Not only does this make it harder for law enforcement officials to track down terrorists through Telegram, it also makes it easier for terrorists to set up a new account once they discover their previous one has been exposed to the police.
Another attractive feature of the app is that it’s really quite hard to get booted off it.
Two years ago, ISIS’s preferred social media platform was Twitter, not Telegram, says Todd Helmus, an expert on terrorism and social media at the RAND Corporation. But Twitter, along with other mainstream platforms like Facebook and Instagram, has since gone out of its way to take down ISIS accounts, pushing the group out of the app. In August 2016, Twitter said it had taken down 360,000 terrorist-related accounts in the past year alone.
While Telegram has also cracked down on ISIS-operated channels — it shut 78 down in the wake of the 2015 Paris attacks, and has since taken down hundreds more — its efforts don’t seem to compare to those of other platforms, which some experts think is driving terrorists toward the app.
Our policy is simple: privacy is paramount. Public channels, however, have nothing to do with privacy. ISIS public channels will be blocked.— Pavel Durov (@durov) November 19, 2015
“Telegram is not very reliable in shutting down these [ISIS-operated] channels,” says Yayla, who has spent the past two years joining and tracking these channels on Telegram. While Telegram has said that terrorist-run channels are taken down within hours, Yayla says he is currently following an ISIS-run channel that has been operating freely for the past two weeks.
This isn’t necessarily because Telegram isn’t working as hard to counter terrorist material, but because the nature of the app makes it much more difficult to selectively prohibit users, Parker says. Telegram can go after ISIS-related channels, but it rarely ever shuts down anyone’s account (and even if it did, it would take a user mere seconds to set up another one).
This means that when ISIS’s propaganda channels are shut down, they can easily set up a bunch of other replacement channels — which, in fact, is exactly how they’ve been responding to crackdowns.

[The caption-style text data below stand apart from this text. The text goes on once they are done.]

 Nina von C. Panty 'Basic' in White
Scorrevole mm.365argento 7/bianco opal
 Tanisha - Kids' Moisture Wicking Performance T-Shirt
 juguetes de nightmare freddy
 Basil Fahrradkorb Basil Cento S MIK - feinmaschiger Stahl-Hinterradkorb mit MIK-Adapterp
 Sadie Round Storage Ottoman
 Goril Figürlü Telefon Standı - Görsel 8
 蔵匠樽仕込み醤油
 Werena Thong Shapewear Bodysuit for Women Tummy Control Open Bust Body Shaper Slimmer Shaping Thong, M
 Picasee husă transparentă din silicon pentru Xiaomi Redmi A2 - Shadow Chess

“You can create a new channel within 30 seconds. So now, instead of opening three channels, [ISIS] opens 50 channels to spread propaganda,” she notes. “Deleting their channels doesn’t put a dent in their activity.”
Going after Telegram isn’t the solution
To Yayla, there’s no doubt that Telegram needs to do more, though he doesn’t think that banning the app, or threatening to do so, is the right way forward.

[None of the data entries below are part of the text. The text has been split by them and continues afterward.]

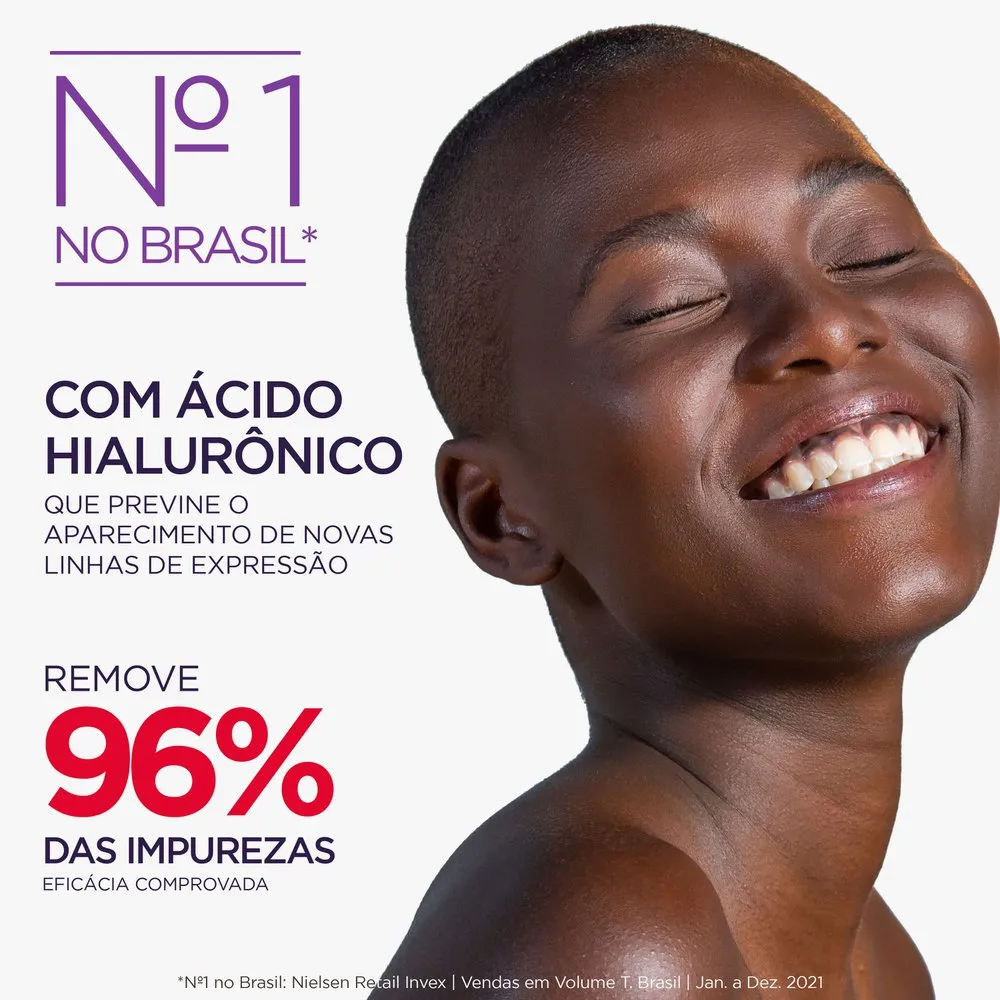 Água Micelar L'Oréal Paris Hialurônico 7 em 1 200ml — foto 5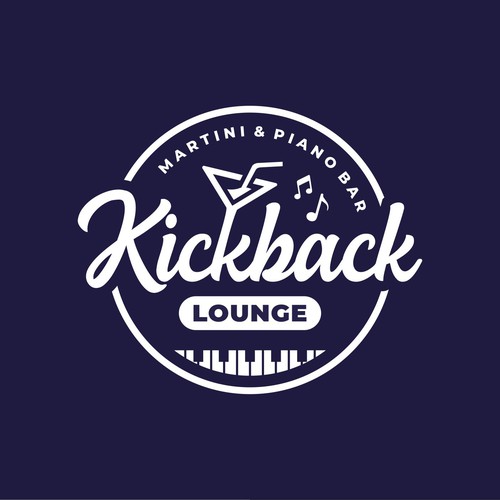 Kickback Lounge - Martini & Piano Bar Design by nightcrawler.std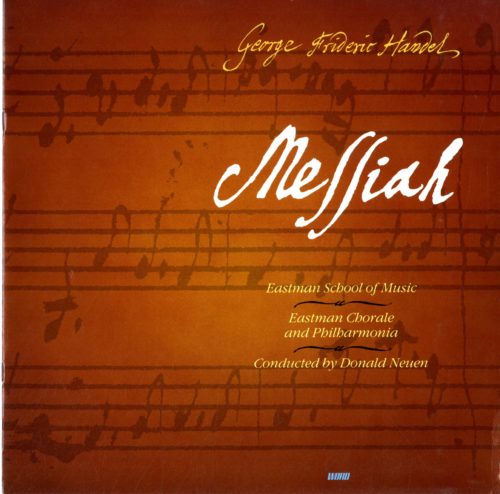 Handel LP front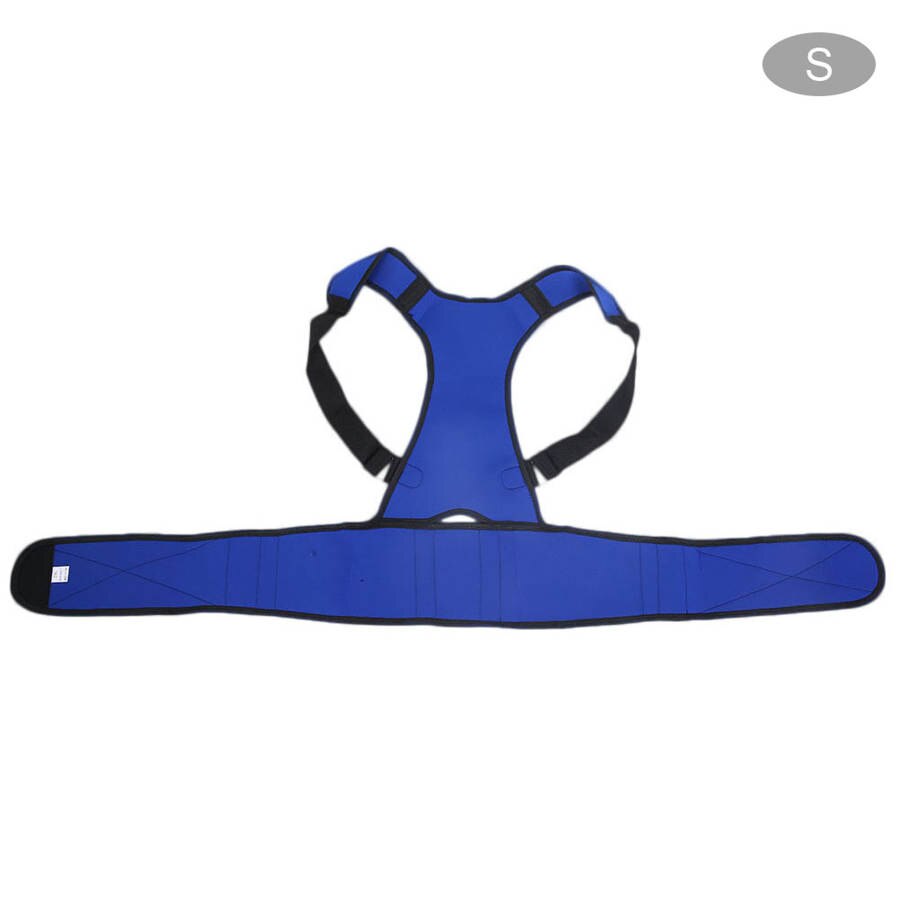 Adjustable Posture Corrector Shoulder Support Back Pain Brace Belt Unisex Kid Adult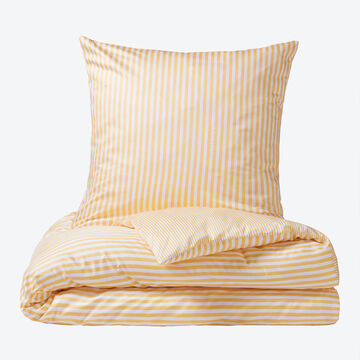 Produktbild f�r 'Klassisch sch�ne Streifen-Bettw�sche aus anschmiegsamem Mako-Satin'
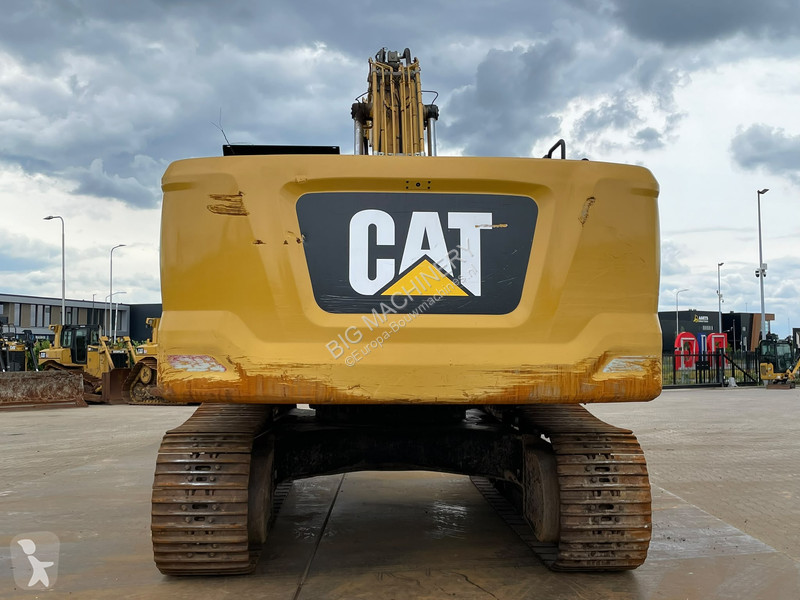 Skovl Caterpillar 07A - CE Certified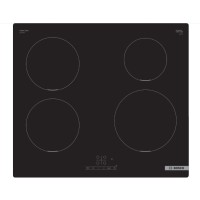 BOSCH PUE611BB5E Bişirmə Paneli – İnduksion, Şüşə Keramika, 4 Gözlü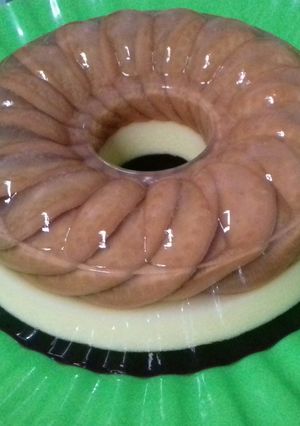 Foto resep Puding regal 3 lapis enak dan sederhana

“If Telegram is blocked in Russia, terrorists will be able to find another applications in just one or two days,” he says. “Yes, it will be inconvenient, but it won’t stop them.”
Telegram representatives make the same argument. In a blog post titled “Don’t Shoot The Messenger,” Telegram spokesperson Markus Ra said banning Telegram or forcing the app to remove its encryption service will only push terrorists to source out other alternatives, many of which are readily available. In fact, ISIS members are already using other encrypted messaging apps such as Chat Secure and Jabber along with Telegram, and they’re on the lookout for more, says Parker.
“Shutting down Telegram … ISIS is just going to move somewhere else,” Parker says, adding that the recent buzz around Telegram has already prompted ISIS leaders to look into moving some of their social media presence onto a San Francisco-based application called Baaz.
This, of course, doesn’t mean that nothing should be done. It just means that the threat Russia issued to Telegram earlier this week is a simplistic reaction to a really complicated problem. Governments do need to find a way to stop terrorist organizations from abusing some of the powerful functions in these applications, but blustering to ban these apps isn’t going to do it.